By contrast, the United States was spared this public health calamity due to the diligence of the FDA, which never approved thalidomide for use. In the aftermath of the thalidomide crisis, the FDA emerged as setting the international “gold standard” among drug regulators.

According to Vogel, this crisis spurred different responses among pharmaceutical regulators. In the United States, the FDA further strengthened its pre-market requirements in response to a congressional mandate to impose standards that were “the most stringent in the world.” By contrast, European regulators chose to strengthen their ability to remove drugs that caused adverse effects.

These early attitudes toward pharmaceutical regulation had significant impacts on subsequent pharmaceutical development and approval in the United States and Europe, Vogel notes. After the immediate response to the thalidomide crisis had faded, the relative rigidity and length of the FDA approval process became a flashpoint for criticism. American politicians and federal bodies like the U.S. Government Accountability Office observed that new drugs were available in Europe months before they became available in the United States.
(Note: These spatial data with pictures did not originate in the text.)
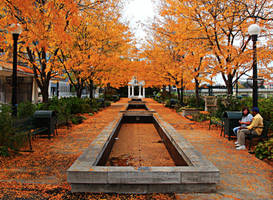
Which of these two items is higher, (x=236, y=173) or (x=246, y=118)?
(x=246, y=118)

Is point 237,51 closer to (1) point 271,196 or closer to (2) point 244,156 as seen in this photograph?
(2) point 244,156

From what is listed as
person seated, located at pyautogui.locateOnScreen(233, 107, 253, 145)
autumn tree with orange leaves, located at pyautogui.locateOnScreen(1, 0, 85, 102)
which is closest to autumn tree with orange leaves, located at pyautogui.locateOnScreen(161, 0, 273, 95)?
person seated, located at pyautogui.locateOnScreen(233, 107, 253, 145)

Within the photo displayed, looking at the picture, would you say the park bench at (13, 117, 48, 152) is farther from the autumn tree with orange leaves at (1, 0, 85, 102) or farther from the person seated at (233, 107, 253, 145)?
the person seated at (233, 107, 253, 145)

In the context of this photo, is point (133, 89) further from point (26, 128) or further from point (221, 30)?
point (26, 128)

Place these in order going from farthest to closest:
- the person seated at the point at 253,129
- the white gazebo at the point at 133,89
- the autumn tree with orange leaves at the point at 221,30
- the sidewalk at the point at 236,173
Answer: the white gazebo at the point at 133,89, the autumn tree with orange leaves at the point at 221,30, the person seated at the point at 253,129, the sidewalk at the point at 236,173

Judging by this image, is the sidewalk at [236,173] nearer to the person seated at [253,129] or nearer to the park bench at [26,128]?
the person seated at [253,129]

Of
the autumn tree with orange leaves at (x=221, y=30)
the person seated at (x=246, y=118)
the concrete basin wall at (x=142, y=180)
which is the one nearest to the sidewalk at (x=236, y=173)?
the concrete basin wall at (x=142, y=180)

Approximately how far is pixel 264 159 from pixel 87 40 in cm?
1122

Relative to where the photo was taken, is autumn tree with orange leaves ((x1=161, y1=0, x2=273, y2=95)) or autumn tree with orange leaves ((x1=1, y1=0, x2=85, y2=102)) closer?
autumn tree with orange leaves ((x1=1, y1=0, x2=85, y2=102))

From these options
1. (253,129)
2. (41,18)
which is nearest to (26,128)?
(41,18)

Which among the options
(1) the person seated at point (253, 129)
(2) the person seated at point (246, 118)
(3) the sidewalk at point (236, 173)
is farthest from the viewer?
(2) the person seated at point (246, 118)

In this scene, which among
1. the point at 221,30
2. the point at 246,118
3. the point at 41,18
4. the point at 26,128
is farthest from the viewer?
the point at 221,30

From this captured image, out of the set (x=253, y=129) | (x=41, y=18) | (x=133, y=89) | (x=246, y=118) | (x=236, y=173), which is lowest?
(x=236, y=173)

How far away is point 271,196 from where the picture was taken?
396cm
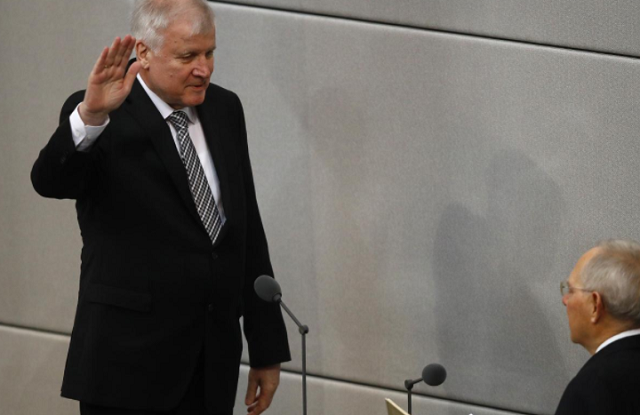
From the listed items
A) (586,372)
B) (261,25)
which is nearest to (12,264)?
(261,25)

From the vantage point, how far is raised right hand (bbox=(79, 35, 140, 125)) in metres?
2.32

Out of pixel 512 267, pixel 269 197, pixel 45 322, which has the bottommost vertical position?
pixel 45 322

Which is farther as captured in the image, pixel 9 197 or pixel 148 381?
pixel 9 197

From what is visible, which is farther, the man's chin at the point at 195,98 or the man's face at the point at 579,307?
the man's chin at the point at 195,98

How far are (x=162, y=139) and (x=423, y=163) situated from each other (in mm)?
1048

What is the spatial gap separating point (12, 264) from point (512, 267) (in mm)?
1879

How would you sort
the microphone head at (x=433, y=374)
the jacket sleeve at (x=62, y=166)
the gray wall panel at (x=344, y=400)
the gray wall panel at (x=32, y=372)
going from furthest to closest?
the gray wall panel at (x=32, y=372) → the gray wall panel at (x=344, y=400) → the microphone head at (x=433, y=374) → the jacket sleeve at (x=62, y=166)

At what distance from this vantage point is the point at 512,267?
324 centimetres

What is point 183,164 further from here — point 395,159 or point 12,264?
point 12,264

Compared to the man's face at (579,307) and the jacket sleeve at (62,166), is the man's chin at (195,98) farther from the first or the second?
the man's face at (579,307)

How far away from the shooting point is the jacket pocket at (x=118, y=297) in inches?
100

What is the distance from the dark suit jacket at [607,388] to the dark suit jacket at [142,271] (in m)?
0.93

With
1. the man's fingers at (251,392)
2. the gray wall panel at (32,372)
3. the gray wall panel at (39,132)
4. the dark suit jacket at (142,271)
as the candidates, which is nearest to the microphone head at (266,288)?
the dark suit jacket at (142,271)

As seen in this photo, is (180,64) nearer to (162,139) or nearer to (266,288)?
(162,139)
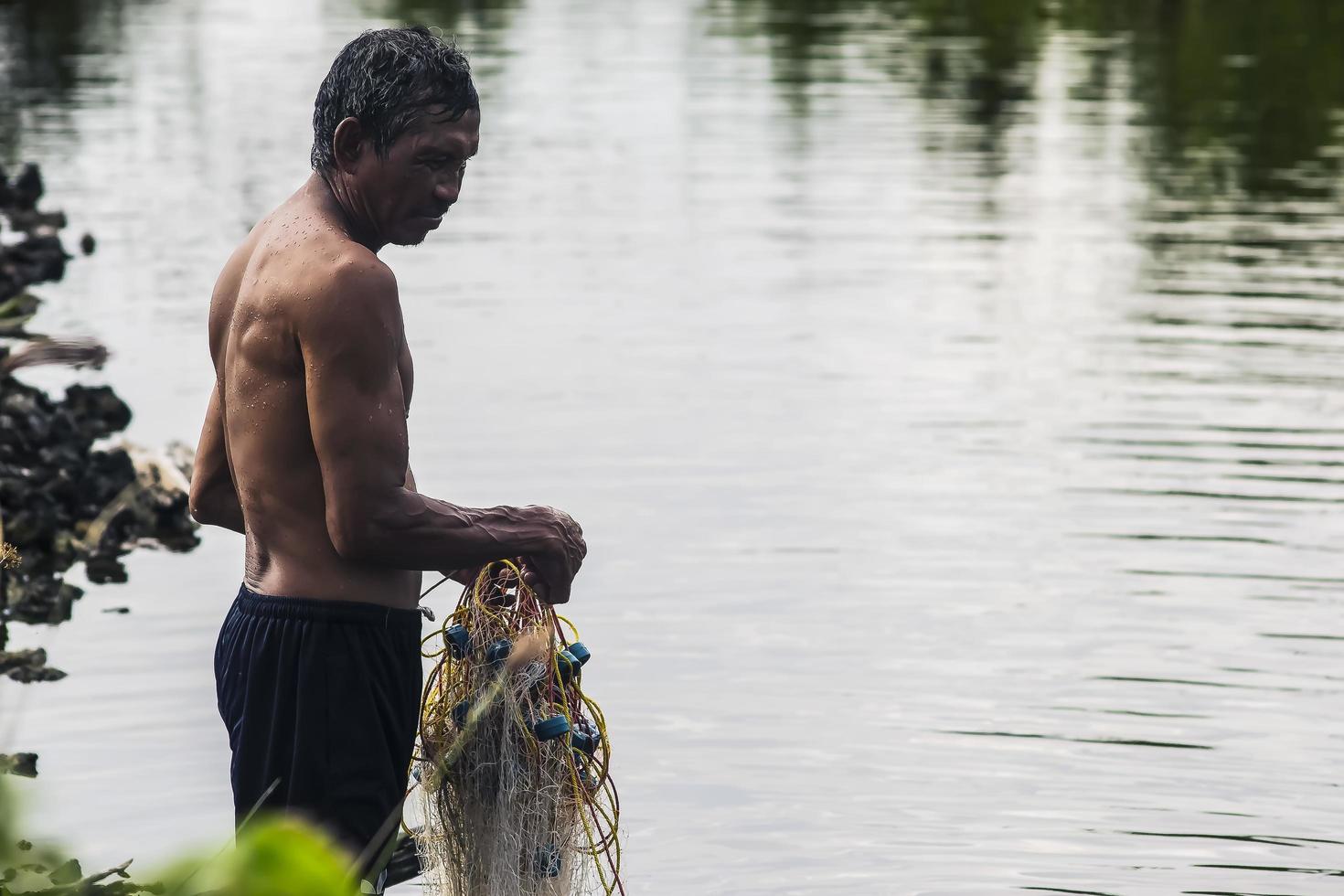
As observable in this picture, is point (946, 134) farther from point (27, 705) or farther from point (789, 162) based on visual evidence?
point (27, 705)

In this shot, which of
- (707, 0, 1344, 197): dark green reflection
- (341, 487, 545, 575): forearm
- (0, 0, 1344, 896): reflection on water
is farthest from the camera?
(707, 0, 1344, 197): dark green reflection

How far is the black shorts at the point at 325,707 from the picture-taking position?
4117 mm

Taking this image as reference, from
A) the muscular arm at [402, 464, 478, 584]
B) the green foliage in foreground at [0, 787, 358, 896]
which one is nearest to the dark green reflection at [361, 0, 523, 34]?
the muscular arm at [402, 464, 478, 584]

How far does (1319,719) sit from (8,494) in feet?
20.2

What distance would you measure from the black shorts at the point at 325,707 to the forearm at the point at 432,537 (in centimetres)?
16

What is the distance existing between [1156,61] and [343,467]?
3569cm

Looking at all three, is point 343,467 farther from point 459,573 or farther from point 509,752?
point 509,752

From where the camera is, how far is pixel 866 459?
40.2 ft

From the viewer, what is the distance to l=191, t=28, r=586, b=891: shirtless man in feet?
13.0

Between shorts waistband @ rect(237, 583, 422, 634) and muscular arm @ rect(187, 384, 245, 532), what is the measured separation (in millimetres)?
304

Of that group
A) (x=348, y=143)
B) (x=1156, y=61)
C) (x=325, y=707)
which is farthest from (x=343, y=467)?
(x=1156, y=61)

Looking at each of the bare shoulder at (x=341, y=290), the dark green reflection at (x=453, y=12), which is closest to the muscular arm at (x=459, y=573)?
the bare shoulder at (x=341, y=290)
Critics of the FDA were now, as Vogel describes it, accusing the agency of creating a “drug lag” that deprived Americans of necessary drugs.

This criticism reached a flashpoint during the AIDS crisis of the 1980s, when public opinion forced the FDA to reevaluate its approach toward drug approval. Vogel notes that, until then, the FDA had been unwilling to change its drug approval policies. The FDA had defined its mission as protecting the public from unsafe drugs, but had not recognized that the public could “also be harmed by drug approval standards and requirements that were too stringent.” In addition, the FDA had learned that it had “nothing to gain from approving an effective drug and everything to lose from making a mistake”—a risk-averse approach that encouraged lengthy approval processes.

Although the FDA ultimately approved a drug for the treatment of AIDS in eighteen months—an unprecedented pace—the agency faced ongoing public criticism. The time had come for the FDA to engage in policy learning from its counterparts in Europe.

According to Vogel, the agency took several critical steps to reduce drug approval times, many of which were inspired by practices in Europe. The FDA began to require pharmaceutical companies to pay for drug applications, and the agency used the funds to expedite approval times. It also began allowing third parties to assess drug safety for the first time. These changes, Vogel notes, produced results, and “median approval time for all drugs fell to a little over a year.”

The regulatory history of drug regulation in the United States and Europe highlights some of the principles that Vogel observes as being key to regulatory excellence.

Even regulators with a reputation for excellence, such as the FDA after thalidomide, must remain “willing to learn, by continually monitoring and reassessing both their own policy impact and that of other regulatory authorities who face similar challenges.” This may involve learning from less prominent agencies that do not have a reputation for excellence, Vogel notes.

Furthermore, regulators must stay “responsive to changes in the public’s policy preferences and risk assessments, as well as to policy outcomes.” This flexibility ensures that regulators can respond to changing public needs, such as the demand for new drugs during the AIDS crisis, while fulfilling their mandate to serve the public.

Vogel’s chapter is part of Achieving Regulatory Excellence, a new book published by the Brookings Institution and edited by University of Pennsylvania Law School Professor Cary Coglianese, who serves as the director of the Penn Program on Regulation.

This essay is part of a ten-part series, entitled In Pursuit of Regulatory Excellence.